◆ QUESTIONS ON THE MATERIAL:
[a] Answer these from the forum thread below comparing the 07 and 08 Look 595:
(i) In which finish were the 2007 595 Ultras available?
(ii) From which website did bedazzle410 buy a new 07 team 595?
(iii) What did bedazzle410's dealer do about the rear derailer issue?
[b] Resume the forum thread below on the 07 versus 08 Look 595, carrying it on from the point where it stops.

◆ GIVEN PASSAGE:
# 07 595 vs 08 595



## davey d (Jul 22, 2007)

Hi there
Does anyone know if the 08 version of the 595 ultra is different to the 07 version, I ask because there are some great deals on the 07 version and I know the new 08 dosen't come in all white which is what I want anyway, but want to make sure theres no great difference other than paint job. 

Cheers


----------



## bedazzle410 (Sep 26, 2005)

I for what it is worth understand other than color they are the same. I just purchased from bikesale.com a new 07 team 595. I was told by them and Look that they are the same. They are a authorized Look dealer.


----------



## chas (Aug 10, 2006)

davey d said:


> Hi there
> Does anyone know if the 08 version of the 595 ultra is different to the 07 version, I ask because there are some great deals on the 07 version and I know the new 08 dosen't come in all white which is what I want anyway, but want to make sure theres no great difference other than paint job.
> 
> Cheers



Hi Davey,

There is no structural difference between the 2007 and 2008 595's. However, the 2007 595 Ultras were only available in the black UD carbon finish, while the 2008's will be available in both black, and the 2008 pro team paint scheme.

Best,
*[email protected]*


----------



## bedazzle410 (Sep 26, 2005)

I would just like to reiterate that one of the reasons I just purchased a new 595 to supplement my 585 which I at this juncture plan on keeping is the termendous customer support that I witnessed on this chat room from Look through Chas and others from Look. When I called Look about a rear derailer issue (apparently Shimano must of sent Look a 7008GS instead of a 7800SS) they told me that they would do what ever it took to make me happy. My dealer was just as helpfull in that they overnighted me a replacement. The 595 in white is a neck turner and more important a great frame for its riding characteristics.

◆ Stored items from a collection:
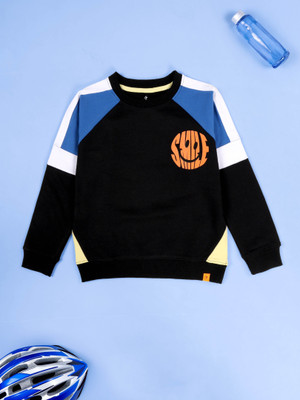 Kiddo Pnti Full Sleeve Printed Boys Sweatshirt
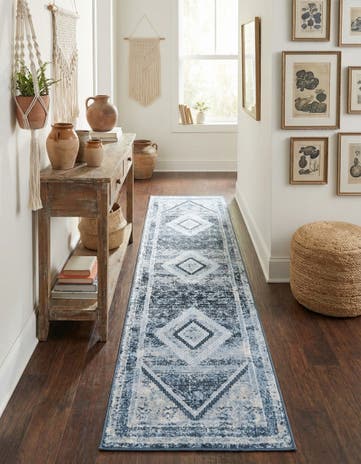 2' x 8' Kamala Washable Runner Rug
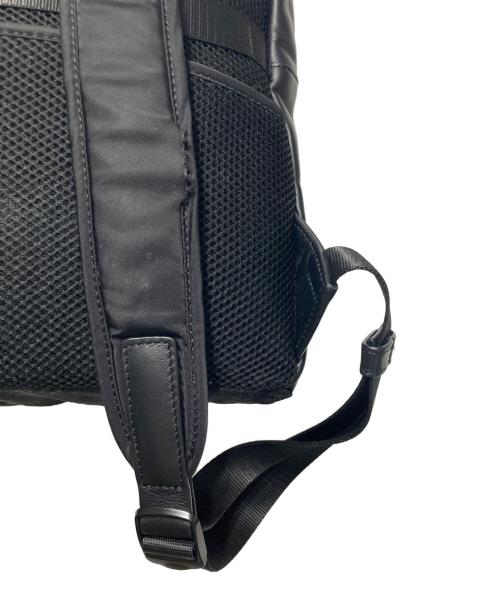 ultima tokyo（ウルティマトーキョー）ultima tokyo (ウルティマトーキョー) リアム バックパック ブラックの古着・服飾アイテム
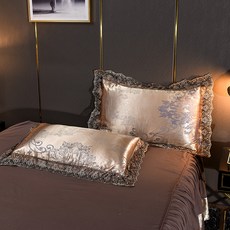 공단레이스침대스커트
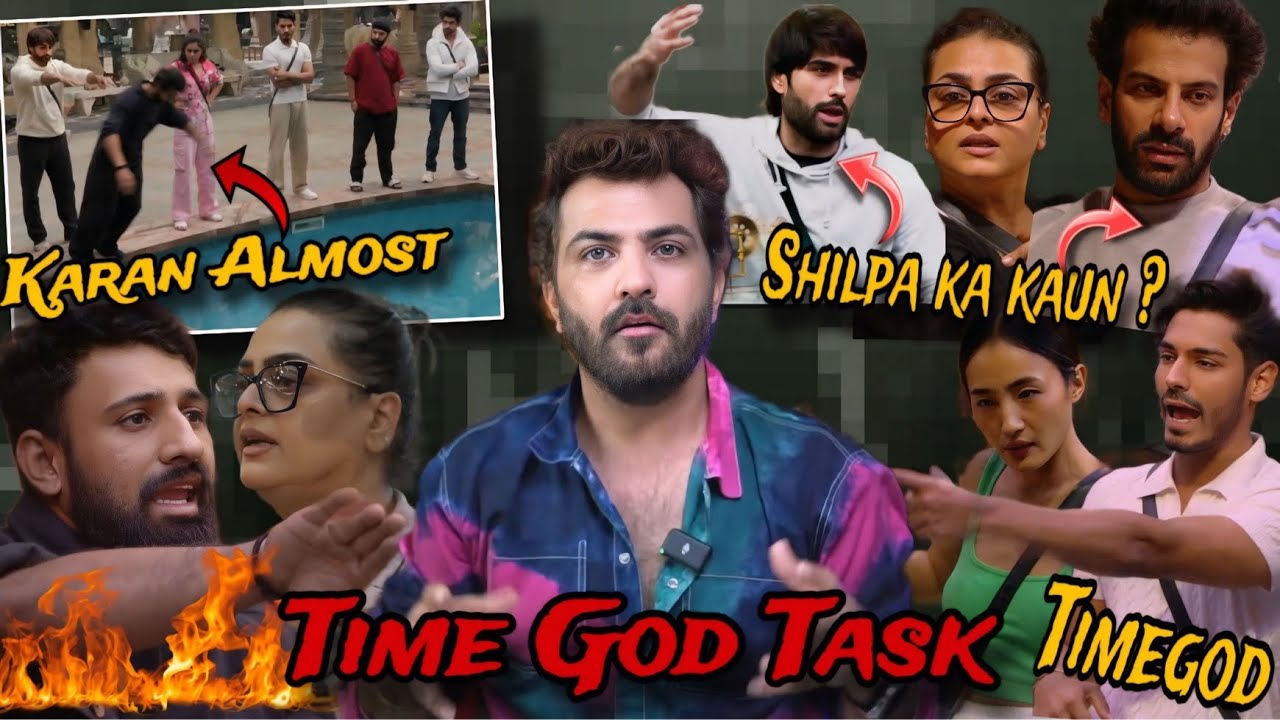 BIGGBOSS18 : RAJAT KE SAMIKARAN NEW TIMEGOD DIGVIJAY👌VIVIAN KARAN I AM THE BEST SHILPA KAUN BEST❓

◆ RESPONSES FOR EACH TASK:
[a]
(i) Only the black UD carbon finish.
(ii) bikesale.com.
(iii) The dealer overnighted a replacement.

[b]
Bob


----------



## HammerTime-TheOriginal (Mar 29, 2006)

chas said:


> There is no structural difference between the 2007 and 2008 595's.


If I understand correctly, the HSC5 fork used for the 585 and 585 Ultra has increased in weight by 15g for 2008 in order to meet the new standard EN14781 safety requirements. Is there a comparable change to the HSC6 for the 595/595 Ultra, or perhaps did that already meet the standard due to its already beefier design?


----------



## ilan_a (Aug 13, 2005)

*E-Post*

From what I read there is achange in the E-Post, did someone know about that?

Ilan


----------



## awiner (Aug 28, 2007)

ilan_a said:


> From what I read there is achange in the E-Post, did someone know about that?
> 
> Ilan



The E-Post for 2008, which I believe will also work with a 2007 model, uses removable elastomer's. The elastomer's comes in 3 different hardnesses now so you can customize the shock absorption.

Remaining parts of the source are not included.